River Fishing in Yorkshire
Fishing Breaks offers the widest selection of the very best chalk stream brown trout dry fly and nymph fishing in the county of East Yorkshire.
The chalk Wolds of East Yorkshire are an important source of highly prized spring-fed rivers and streams. These watercourses make up a river system that forms the most northerly chalk rivers in Europe.
There are in total 48 named chalkstreams in the Wolds ranging from some
of just a mile or two in length to the River Hull at nearly twenty miles.
Of these the most notable from a fly fisher’s perspective is the
Driffield Beck, Forston Beck and The Great Eau.
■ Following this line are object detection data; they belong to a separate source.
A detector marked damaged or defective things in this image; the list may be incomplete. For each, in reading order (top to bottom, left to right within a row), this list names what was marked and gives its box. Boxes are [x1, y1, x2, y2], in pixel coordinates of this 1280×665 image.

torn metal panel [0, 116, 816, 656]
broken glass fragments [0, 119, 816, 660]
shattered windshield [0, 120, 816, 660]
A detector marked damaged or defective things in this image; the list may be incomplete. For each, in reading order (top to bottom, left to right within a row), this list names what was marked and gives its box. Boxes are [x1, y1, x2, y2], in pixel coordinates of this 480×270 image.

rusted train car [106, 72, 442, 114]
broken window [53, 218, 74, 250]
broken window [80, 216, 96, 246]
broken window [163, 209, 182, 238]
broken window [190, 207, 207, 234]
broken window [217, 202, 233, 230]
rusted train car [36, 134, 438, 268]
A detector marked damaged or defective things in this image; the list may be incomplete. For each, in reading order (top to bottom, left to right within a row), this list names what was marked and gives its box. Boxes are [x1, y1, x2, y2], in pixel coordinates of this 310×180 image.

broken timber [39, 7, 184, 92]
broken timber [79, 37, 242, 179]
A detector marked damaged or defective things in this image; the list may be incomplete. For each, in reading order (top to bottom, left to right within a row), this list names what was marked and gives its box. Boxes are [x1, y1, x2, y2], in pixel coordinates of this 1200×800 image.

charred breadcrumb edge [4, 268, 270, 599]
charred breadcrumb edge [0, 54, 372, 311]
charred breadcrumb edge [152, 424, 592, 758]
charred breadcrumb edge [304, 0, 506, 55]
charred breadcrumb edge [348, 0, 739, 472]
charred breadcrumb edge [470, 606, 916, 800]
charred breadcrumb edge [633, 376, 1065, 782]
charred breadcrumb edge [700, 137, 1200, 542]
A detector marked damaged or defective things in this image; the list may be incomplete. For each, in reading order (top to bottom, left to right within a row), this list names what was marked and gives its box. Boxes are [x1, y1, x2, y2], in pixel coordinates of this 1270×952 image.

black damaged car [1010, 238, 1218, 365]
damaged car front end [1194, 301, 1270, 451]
Driffield Beck is the most important of the chalkstreams in the eastern Wolds, the most northerly point on the planet where alkaline aquifer-fed rivers exist.
Driffield West Beck as it is sometimes otherwise known rises as a spring at Elmswell in the foothills of the Yorkshire Wolds. It flows for a shade over 10 miles, in every sense a perfect chalk river until it joins the River Hull to complete a further 19-mile journey to the sea.
AAt some point in their angling lives most of the fly fishing greats made their way to Yorkshire. Articles way back to 1870 in The Field magazine sing its praises and J W Hills of 'A Summer on the Test' fame thought the Beck very like the River Itchen in Hampshire.
Will Robins is an ex England youth fly fishing team captain and gold medal winner, who has fished all over the world and spent many years fishing the Driffield West Beck. He is a native of East Yorkshire and manages the fishery, giving him an intimate knowledge of the river and the habits of the fish.
Retired school teacher Dave Southall lives within a stone’s throw of Mulberry Whin, having known and fished it all his life. It is fair to say that you will not find anyone more knowledgeable or enthusiastic about this famous northern chalkstream.
Both are available for a half or full day with tackle provided, plus flies they tie themselves.
In broad terms the fishing season runs from April to September. The hawthorn hatch, for which the Yorkshire streams are famous, takes place in late April/early May. It is worth noting that there is no mayfly hatch. There are no easy pickings in the second half of the season, but small flies, delicately fished are the secret weapons.
Top Yorkshire Flies:
Bead-head nymphs, Peeping Caddis and Shrimps in a variety of sizes are the best sub-surface patterns. Weighted nymphs for grayling are essential.
Recommended outfit: 8.5ft rod, of 4-5wt, with floating line and tippet to 2lb/8x. Waders not required at Mulberry Whin but can be useful.